Monday, January 18, 2010

Prying the print byline from the hands of an old newspaper reporter


Last week began the trial of Scott Roeder, the accused killer of a Wichita abortion doctor.  It’s the latest story I’ve covered through my courts beat that has gained national attention (strange how many national crime stories have come out of Wichita). The trial is still in jury selection so the true onslaught of national media has not yet arrived, but we’ve already been making plans on how we’ll cover the story.

But one suggestion kind of shook me.  My editors pulled me into the office and told me they wanted me to concentrate on producing for online: doing live updates on Twitter, as I had been doing for the past two years, filing behind-the-scenes notes on my blog and updating the main story each day that would go on our web site.

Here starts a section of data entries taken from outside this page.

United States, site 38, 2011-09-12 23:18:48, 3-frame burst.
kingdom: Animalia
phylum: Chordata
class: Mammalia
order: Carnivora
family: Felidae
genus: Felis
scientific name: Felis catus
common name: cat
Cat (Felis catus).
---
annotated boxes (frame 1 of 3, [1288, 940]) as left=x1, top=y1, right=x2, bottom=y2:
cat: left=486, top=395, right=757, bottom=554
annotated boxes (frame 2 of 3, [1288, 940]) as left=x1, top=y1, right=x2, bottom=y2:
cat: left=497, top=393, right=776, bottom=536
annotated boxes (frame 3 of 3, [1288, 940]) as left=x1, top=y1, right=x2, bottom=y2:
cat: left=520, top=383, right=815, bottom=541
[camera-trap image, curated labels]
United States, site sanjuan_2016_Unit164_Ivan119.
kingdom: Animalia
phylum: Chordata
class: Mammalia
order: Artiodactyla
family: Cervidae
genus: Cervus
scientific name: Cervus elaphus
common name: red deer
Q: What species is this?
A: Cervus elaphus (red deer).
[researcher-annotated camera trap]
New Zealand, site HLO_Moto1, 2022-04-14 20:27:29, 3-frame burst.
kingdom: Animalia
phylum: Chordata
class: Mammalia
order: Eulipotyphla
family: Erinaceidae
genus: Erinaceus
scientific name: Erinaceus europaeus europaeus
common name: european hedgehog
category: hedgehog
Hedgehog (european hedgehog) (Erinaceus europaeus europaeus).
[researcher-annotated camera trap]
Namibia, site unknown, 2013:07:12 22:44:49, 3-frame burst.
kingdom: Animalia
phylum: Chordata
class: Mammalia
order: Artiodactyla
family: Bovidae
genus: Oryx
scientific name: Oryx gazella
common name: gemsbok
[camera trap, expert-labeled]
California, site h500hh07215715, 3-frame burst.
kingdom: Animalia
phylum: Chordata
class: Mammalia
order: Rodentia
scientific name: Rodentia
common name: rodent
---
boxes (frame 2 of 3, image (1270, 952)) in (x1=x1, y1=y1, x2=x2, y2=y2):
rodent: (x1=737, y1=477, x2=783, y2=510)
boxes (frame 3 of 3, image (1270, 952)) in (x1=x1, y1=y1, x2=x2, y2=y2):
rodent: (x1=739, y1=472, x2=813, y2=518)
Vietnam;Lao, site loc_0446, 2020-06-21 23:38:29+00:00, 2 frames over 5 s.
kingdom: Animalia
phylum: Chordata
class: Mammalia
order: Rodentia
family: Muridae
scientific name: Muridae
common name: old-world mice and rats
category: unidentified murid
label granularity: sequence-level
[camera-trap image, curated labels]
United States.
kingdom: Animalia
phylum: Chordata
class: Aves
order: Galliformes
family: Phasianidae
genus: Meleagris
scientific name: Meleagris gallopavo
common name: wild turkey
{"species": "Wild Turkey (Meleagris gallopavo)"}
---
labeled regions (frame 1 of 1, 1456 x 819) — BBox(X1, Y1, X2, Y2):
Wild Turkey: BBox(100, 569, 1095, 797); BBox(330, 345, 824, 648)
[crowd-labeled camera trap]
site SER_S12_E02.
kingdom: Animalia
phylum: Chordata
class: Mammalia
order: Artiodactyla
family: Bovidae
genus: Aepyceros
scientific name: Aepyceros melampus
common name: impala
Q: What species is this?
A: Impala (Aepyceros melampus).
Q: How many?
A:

True, this was kind of my dream when I first started throwing myself into online years ago.  This is the future of news.  It’s where the audience is growing. I would be the lead reporter on our web site with a story on the national stage.

But I hesitated.  The old newspaper reporter of 33 years still takes pride in that print byline on the front page, above the fold.  After all, that’s when I can take the day’s 140-character dispatches from Twitter, the brief blog posts, the scratched from banging out the latest online update, and turn them into a well-written story at the end of the day.  Someone else would be doing that now with “my story.”

I was the only one who felt this way.

“Do you like working all day and all night?” my wife asked. “If they offer you help, take it.”

“Who still reads print anyway?” said my friend Emanuella Grinberg of CNN.com. “Your biggest audience is online, anyway.”  She should know. She's a full-time online reporter.

Of course, this is what I had been preaching on this blog, and to my colleagues for years.  I know online will eventually replace print.  But it also showed me that like others in this business. I was a little more hesitant to give up the print cycle than I would like to have admitted.

And for just a moment, I felt my age.

“Sure, no problem,” I told my editors. “I’ll do online only.”